#### ACTIVITY:
Quote the forum thread on chunk storage word for word, from "Do I have to" to "within each chunk?", inclusive.

How are chunks stored on disk?


#1

Hello,

I have been studying the literature behind SciDB during the last days and there is one thing that I haven’t been able to clarify yet. I can understand that arrays are split into chunks (either regular or irregular) and that irregular chunks can be additionally divided into (regular) tiles.

I can also understand how SciDB’s catalog can point the query execution engine to the right chunks by keeping track of the dimension instance ranges for every one of them.

What I don’t understand is: how are the chunks are stored on the disk?. Specifically, how are the cells stored. I took a look at the codebase and the only thing that I could understand is that the payload is of course Run-Length Encoded, but couldn’t understand much more about the structure of how the cells are stored inside each specific chunk.

I’ve read in one of your publications that “for sparse arrays, only non-null cells are stored inside chunks and their order is arbitrary.” [Soroush2011]

For example, let’s say that the iterator returns a chunk, and I want to perform a join with another chunk. How do I align all the cells, if the dimension values are random?
Do I have to perform a loop over all the the cells of the other chunk for each cell?

What I want to ask is, does SciDB also store dimension identifiers with the value itself for every cell, or are the dimensions indexed or ordered somehow within each chunk?

Thank you very very much!!


#2

For a ConstChunkIterator, SciDB 14.8 have APIs operator++(), getPosition(), and getData()/getItem(), to iterate through all non-empty cells. Those should be enough for you to walk through the data sequentially. In case you want to join two chunks, and the use case is that given a cell position in one chunk you calculated a cell position in the other chunk and want to directly jump to it, you may call setPosition().

You are right in that chunks are stored in Run-length encoding. You should never need to get inside the storage format of the chunks. But if you realy want to know, see RLE.h and RLE.cpp – very complicated though.

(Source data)
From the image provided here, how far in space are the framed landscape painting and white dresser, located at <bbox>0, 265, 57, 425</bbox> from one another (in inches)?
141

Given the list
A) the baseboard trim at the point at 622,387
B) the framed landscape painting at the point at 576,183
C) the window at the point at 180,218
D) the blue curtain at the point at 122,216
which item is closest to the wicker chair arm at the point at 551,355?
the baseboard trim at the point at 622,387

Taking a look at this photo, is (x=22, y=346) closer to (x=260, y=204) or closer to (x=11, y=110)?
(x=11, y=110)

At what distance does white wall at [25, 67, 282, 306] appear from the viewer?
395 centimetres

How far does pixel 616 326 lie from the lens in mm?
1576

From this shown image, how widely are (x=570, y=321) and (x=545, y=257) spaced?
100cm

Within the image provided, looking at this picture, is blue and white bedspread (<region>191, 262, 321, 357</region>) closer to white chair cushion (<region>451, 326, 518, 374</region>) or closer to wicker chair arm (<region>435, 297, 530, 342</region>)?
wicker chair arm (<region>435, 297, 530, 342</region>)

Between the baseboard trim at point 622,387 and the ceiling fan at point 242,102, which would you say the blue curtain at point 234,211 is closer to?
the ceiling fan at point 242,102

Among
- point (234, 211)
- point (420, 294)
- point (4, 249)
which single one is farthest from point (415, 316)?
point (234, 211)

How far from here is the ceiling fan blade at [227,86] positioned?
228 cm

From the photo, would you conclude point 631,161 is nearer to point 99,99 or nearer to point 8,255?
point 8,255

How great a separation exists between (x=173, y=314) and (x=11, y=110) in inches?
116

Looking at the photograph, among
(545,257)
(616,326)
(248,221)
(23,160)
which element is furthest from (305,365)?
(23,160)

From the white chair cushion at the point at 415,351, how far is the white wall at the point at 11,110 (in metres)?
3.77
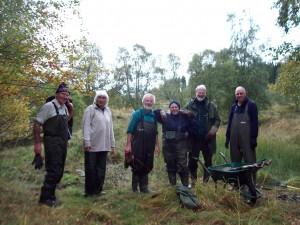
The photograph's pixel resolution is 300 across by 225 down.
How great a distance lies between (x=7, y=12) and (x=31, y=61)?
4.30 ft

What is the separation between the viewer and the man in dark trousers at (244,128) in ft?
15.9

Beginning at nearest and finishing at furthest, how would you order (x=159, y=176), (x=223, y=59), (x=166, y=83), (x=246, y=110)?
1. (x=246, y=110)
2. (x=159, y=176)
3. (x=223, y=59)
4. (x=166, y=83)

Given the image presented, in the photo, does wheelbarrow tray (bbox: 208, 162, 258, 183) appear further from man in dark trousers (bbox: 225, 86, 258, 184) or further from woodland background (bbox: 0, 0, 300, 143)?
woodland background (bbox: 0, 0, 300, 143)

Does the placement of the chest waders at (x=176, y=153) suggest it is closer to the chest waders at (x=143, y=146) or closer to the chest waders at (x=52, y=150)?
the chest waders at (x=143, y=146)

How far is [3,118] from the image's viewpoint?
24.1 ft

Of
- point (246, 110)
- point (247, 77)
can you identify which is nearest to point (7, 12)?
point (246, 110)

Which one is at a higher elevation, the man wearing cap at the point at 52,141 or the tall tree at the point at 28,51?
the tall tree at the point at 28,51

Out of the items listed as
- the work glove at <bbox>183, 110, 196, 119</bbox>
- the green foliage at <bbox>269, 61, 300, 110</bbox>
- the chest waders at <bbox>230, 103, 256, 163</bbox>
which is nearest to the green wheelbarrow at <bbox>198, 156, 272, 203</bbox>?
the chest waders at <bbox>230, 103, 256, 163</bbox>

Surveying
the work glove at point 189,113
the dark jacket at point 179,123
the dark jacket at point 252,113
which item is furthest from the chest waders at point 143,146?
the dark jacket at point 252,113

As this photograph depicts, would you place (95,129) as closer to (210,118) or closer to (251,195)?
(210,118)

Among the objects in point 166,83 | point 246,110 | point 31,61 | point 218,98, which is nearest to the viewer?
point 246,110

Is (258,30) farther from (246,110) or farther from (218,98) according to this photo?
(246,110)

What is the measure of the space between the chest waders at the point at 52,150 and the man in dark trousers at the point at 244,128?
2.92m

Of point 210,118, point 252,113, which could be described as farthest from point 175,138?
point 252,113
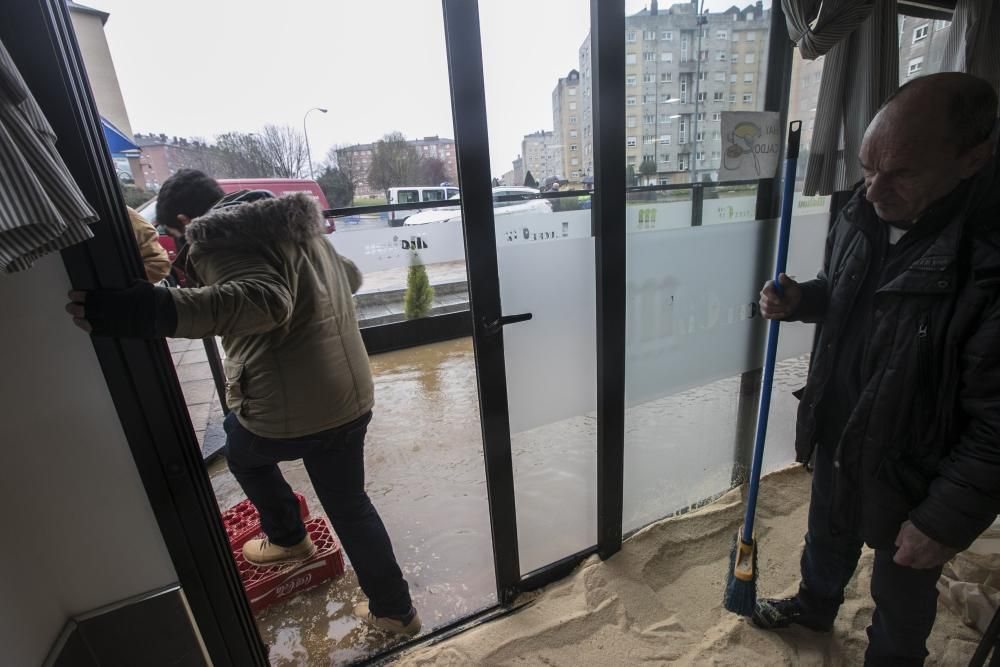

#### TASK RESPONSE:
Do I have to perform a loop over all the the cells of the other chunk for each cell?

What I want to ask is, does SciDB also store dimension identifiers with the value itself for every cell, or are the dimensions indexed or ordered somehow within each chunk?